The Dream of Butterfly (Italian:  Il sogno di Butterfly, German: Premiere der Butterfly) is a 1939 musical drama film directed by Carmine Gallone and starring Maria Cebotari, Fosco Giachetti and Germana Paolieri. It is an variation of the plot of the opera Madame Butterfly. A co-production between Italy and Germany, two separate versions were produced in the respective languages. It is also alternatively titled Madame Butterfly. It was one of several opera-related films directed by Gallone following on from Casta Diva (1935) and Giuseppe Verdi (1938).

It was shot at the Cinecittà Studios in Rome. The film's sets were designed by the art directors Ivo Battelli and Guido Fiorini. It was shown at the 1939 Venice Film Festival.

Synopsis
In nineteenth-century Italy, promising singer Rosi Belloni meets American music student Harry Peters and the two become engaged and she falls pregnant by him. Before she can tell him this news he informs her he is returning to the United States for three years for further musical education. Unwilling to stand in the way of his future, she does not tell him about her pregnancy. Although he promises to be in contact within a year, she receives no word from him.

Five years later Peters, now a conductor at the Metropolitan Opera in New York City, returns to Italy with his new American wife. In the meantime Rosi Belloni has risen to become a leading opera singer, and is chosen by Puccini to sing the title role in his new opera Madame Butterfly at La Scala. Encountering the five-year old son who has been raised to honour the idea of his father, Peters comes to realise what he missed by not marrying Belloni. In turn she comes to appreciate how much her own life resembles that of Madame Butterfly.

--- Raw data ---

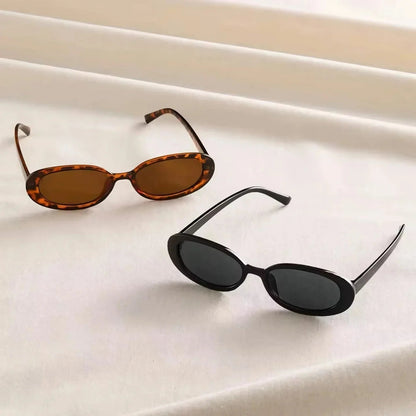 Gafas de sol mujer lentes UV400 estilo retro ovaladas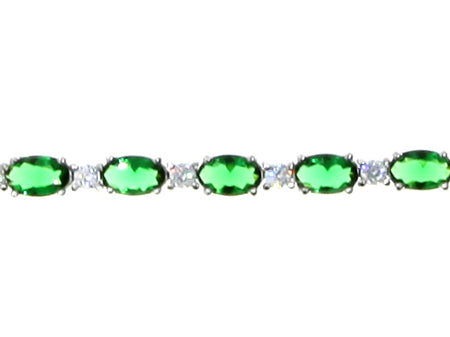 Emerald Cubic Zirconia Bracelet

--- Activities ---
(1) According to the passage on The Dream of Butterfly, at which studios was the film shot?
(2) Write out the portion of the passage on The Dream of Butterfly starting with "It was shot" and going on through "Venice Film Festival.".

--- Numbered responses ---
(1) The Cinecittà Studios in Rome.

(2)
It was shot at the Cinecittà Studios in Rome. The film's sets were designed by the art directors Ivo Battelli and Guido Fiorini. It was shown at the 1939 Venice Film Festival.